◆ Task item ◆
Where the string "charset" appears in a line of the material below, copy that line.

■ ■ ■ ■

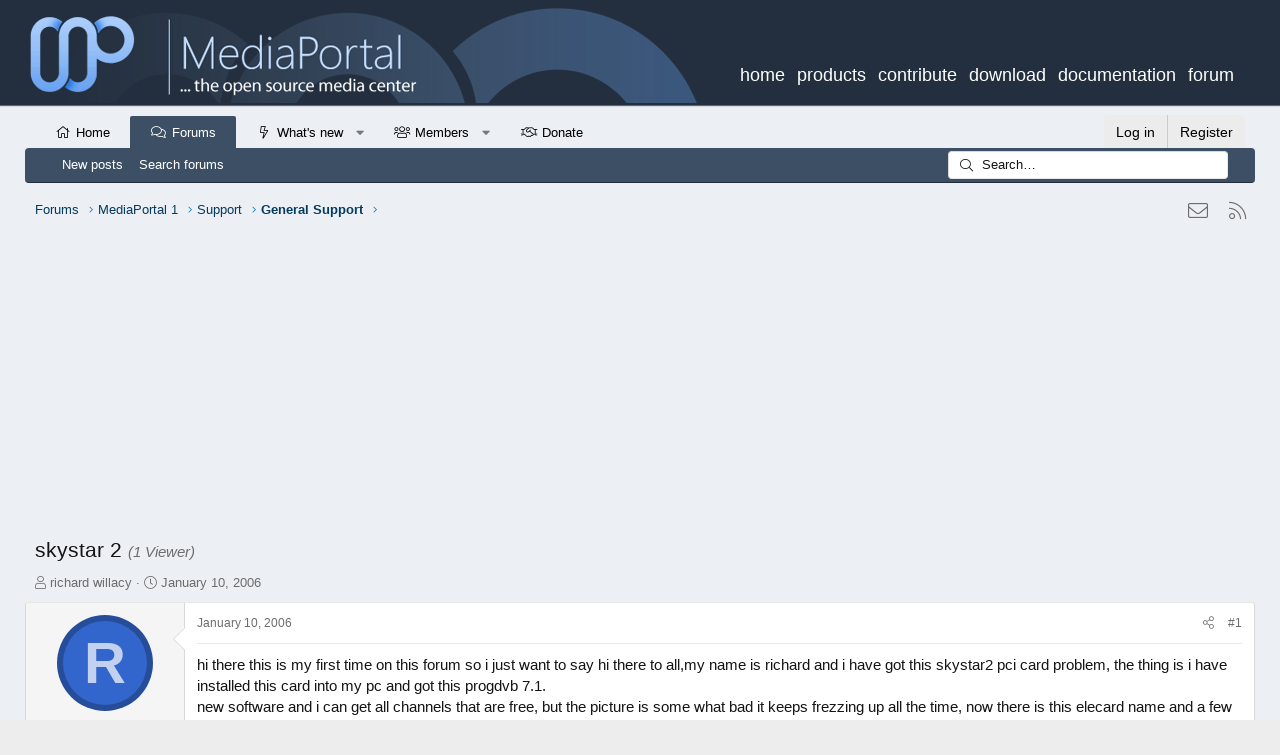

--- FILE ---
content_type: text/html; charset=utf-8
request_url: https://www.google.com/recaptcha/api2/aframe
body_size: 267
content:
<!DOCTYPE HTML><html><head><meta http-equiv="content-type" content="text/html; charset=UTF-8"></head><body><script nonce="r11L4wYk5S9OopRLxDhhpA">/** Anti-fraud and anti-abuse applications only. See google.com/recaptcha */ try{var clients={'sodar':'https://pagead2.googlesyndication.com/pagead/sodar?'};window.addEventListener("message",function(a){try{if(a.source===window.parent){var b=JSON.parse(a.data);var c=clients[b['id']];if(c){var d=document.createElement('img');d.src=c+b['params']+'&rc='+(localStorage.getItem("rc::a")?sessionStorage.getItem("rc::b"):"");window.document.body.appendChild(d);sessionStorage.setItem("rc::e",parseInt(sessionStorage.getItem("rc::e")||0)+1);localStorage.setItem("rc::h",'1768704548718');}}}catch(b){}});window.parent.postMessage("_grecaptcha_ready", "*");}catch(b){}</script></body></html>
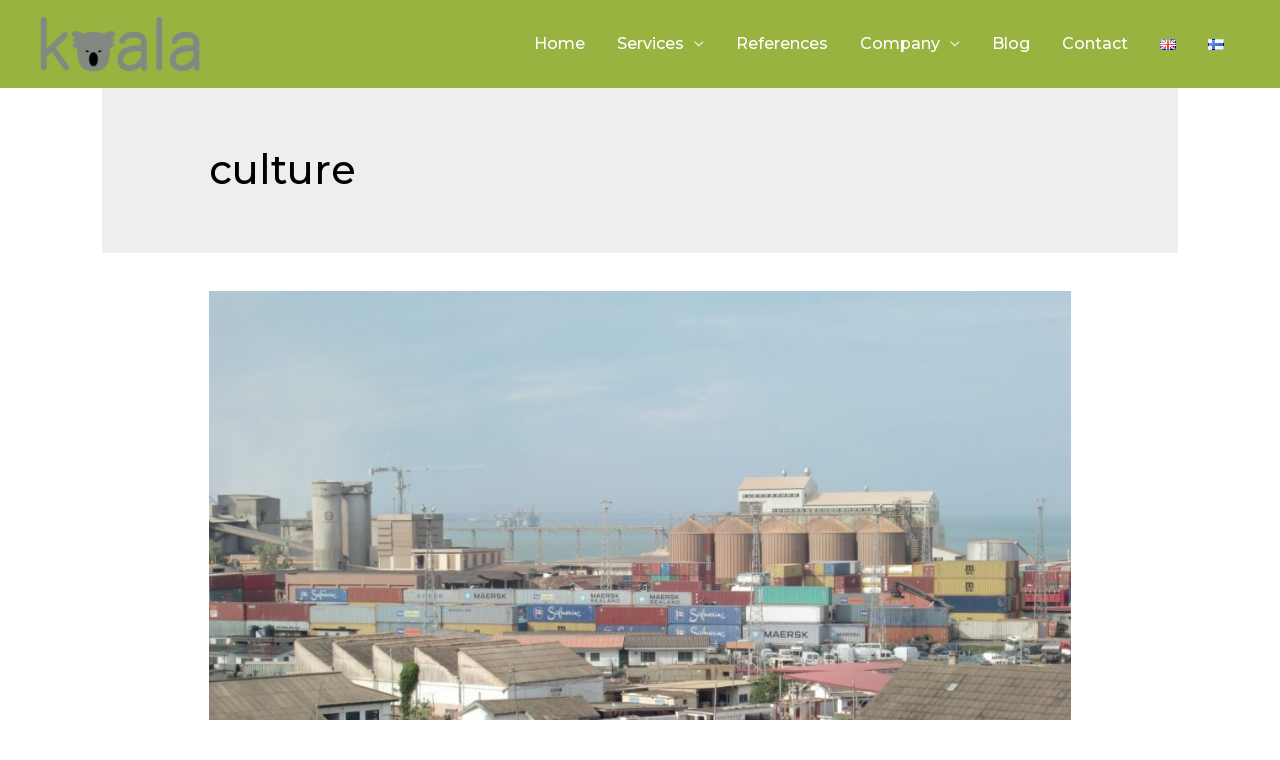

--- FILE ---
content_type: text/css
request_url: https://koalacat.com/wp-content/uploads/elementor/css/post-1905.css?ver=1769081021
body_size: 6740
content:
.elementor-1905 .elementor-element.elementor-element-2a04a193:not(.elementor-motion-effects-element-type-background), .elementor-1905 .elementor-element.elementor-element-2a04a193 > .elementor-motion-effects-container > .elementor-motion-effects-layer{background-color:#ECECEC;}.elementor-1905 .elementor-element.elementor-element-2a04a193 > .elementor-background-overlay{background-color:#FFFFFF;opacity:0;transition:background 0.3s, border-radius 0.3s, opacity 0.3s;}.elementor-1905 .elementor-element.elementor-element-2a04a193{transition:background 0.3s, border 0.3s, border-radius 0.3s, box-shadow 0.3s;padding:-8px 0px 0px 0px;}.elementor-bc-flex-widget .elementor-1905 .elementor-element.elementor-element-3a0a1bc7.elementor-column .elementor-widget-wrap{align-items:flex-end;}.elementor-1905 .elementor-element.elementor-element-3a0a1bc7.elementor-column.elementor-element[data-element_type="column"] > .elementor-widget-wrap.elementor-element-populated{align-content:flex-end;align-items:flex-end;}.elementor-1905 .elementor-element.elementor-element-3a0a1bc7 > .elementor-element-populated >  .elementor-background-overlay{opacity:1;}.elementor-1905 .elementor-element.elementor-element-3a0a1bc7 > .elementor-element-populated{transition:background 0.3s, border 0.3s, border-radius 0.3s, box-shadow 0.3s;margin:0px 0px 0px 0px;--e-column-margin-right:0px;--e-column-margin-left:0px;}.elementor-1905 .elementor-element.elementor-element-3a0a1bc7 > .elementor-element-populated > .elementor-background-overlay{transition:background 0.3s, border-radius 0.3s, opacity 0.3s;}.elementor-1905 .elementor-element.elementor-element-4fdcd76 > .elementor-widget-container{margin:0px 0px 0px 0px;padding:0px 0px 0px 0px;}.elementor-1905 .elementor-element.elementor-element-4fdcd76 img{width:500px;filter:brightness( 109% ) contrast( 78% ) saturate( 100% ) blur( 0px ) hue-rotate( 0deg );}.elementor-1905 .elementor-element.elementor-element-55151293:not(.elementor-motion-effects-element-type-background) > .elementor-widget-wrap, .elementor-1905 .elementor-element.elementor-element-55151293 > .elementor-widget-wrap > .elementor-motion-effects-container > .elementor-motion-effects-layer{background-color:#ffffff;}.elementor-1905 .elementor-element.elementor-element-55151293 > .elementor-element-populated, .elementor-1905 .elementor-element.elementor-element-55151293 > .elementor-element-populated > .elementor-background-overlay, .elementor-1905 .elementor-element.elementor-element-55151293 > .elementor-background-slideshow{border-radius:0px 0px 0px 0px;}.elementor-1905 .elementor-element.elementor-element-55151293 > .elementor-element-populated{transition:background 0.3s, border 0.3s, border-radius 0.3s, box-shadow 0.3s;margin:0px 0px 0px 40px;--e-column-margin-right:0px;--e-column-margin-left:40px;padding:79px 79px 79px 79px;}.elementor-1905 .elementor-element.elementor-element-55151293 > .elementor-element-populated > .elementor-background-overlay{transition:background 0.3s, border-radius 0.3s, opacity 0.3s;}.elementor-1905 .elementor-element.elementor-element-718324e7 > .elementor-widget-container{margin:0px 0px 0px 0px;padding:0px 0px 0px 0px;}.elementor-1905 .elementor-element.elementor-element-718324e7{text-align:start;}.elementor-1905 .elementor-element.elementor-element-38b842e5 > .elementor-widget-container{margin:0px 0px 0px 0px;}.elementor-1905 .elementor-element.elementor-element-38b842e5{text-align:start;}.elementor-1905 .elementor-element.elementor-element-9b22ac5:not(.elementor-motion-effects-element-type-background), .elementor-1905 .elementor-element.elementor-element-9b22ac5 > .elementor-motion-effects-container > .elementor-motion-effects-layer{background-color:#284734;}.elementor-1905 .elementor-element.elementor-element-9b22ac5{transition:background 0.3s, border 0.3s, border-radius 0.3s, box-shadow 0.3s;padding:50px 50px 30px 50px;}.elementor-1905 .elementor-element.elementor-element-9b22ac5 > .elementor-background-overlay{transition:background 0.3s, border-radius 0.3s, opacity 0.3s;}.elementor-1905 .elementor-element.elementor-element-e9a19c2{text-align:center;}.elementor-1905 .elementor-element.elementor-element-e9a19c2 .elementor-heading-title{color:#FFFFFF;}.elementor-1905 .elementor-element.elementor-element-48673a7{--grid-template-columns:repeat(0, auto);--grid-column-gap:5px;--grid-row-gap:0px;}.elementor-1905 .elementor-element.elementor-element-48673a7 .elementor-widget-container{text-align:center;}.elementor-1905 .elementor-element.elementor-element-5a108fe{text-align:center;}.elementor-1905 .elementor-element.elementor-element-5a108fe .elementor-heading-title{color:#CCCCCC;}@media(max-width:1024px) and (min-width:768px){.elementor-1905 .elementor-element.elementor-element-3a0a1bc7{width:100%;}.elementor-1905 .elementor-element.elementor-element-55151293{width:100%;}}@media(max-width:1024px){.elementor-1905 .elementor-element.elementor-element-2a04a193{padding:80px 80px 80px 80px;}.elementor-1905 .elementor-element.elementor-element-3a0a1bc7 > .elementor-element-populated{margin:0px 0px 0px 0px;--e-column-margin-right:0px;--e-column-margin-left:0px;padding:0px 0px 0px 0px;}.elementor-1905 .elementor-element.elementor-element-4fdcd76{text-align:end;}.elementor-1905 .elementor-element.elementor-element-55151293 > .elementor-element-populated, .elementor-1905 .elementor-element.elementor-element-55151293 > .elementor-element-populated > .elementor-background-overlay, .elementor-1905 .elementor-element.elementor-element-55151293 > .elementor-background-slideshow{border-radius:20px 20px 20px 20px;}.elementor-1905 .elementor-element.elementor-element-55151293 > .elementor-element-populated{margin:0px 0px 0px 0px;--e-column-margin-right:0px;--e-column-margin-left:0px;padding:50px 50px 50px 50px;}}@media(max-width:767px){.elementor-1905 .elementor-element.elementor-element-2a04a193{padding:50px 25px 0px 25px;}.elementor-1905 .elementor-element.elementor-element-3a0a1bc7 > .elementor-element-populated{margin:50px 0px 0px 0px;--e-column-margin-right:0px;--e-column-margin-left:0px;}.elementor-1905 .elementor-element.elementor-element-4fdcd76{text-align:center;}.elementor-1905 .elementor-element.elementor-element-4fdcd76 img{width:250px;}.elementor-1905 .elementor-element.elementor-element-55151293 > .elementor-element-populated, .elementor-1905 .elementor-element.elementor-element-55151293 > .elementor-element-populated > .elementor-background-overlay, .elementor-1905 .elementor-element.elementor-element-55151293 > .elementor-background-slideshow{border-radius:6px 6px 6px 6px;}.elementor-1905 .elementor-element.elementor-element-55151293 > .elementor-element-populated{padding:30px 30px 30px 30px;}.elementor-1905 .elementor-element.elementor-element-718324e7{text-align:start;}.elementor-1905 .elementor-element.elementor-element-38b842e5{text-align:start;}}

■ ■ ■ ■

◆ Response below ◆
content_type: text/html; charset=utf-8
<!DOCTYPE HTML><html><head><meta http-equiv="content-type" content="text/html; charset=UTF-8"></head><body><script nonce="r11L4wYk5S9OopRLxDhhpA">/** Anti-fraud and anti-abuse applications only. See google.com/recaptcha */ try{var clients={'sodar':'https://pagead2.googlesyndication.com/pagead/sodar?'};window.addEventListener("message",function(a){try{if(a.source===window.parent){var b=JSON.parse(a.data);var c=clients[b['id']];if(c){var d=document.createElement('img');d.src=c+b['params']+'&rc='+(localStorage.getItem("rc::a")?sessionStorage.getItem("rc::b"):"");window.document.body.appendChild(d);sessionStorage.setItem("rc::e",parseInt(sessionStorage.getItem("rc::e")||0)+1);localStorage.setItem("rc::h",'1768704548718');}}}catch(b){}});window.parent.postMessage("_grecaptcha_ready", "*");}catch(b){}</script></body></html>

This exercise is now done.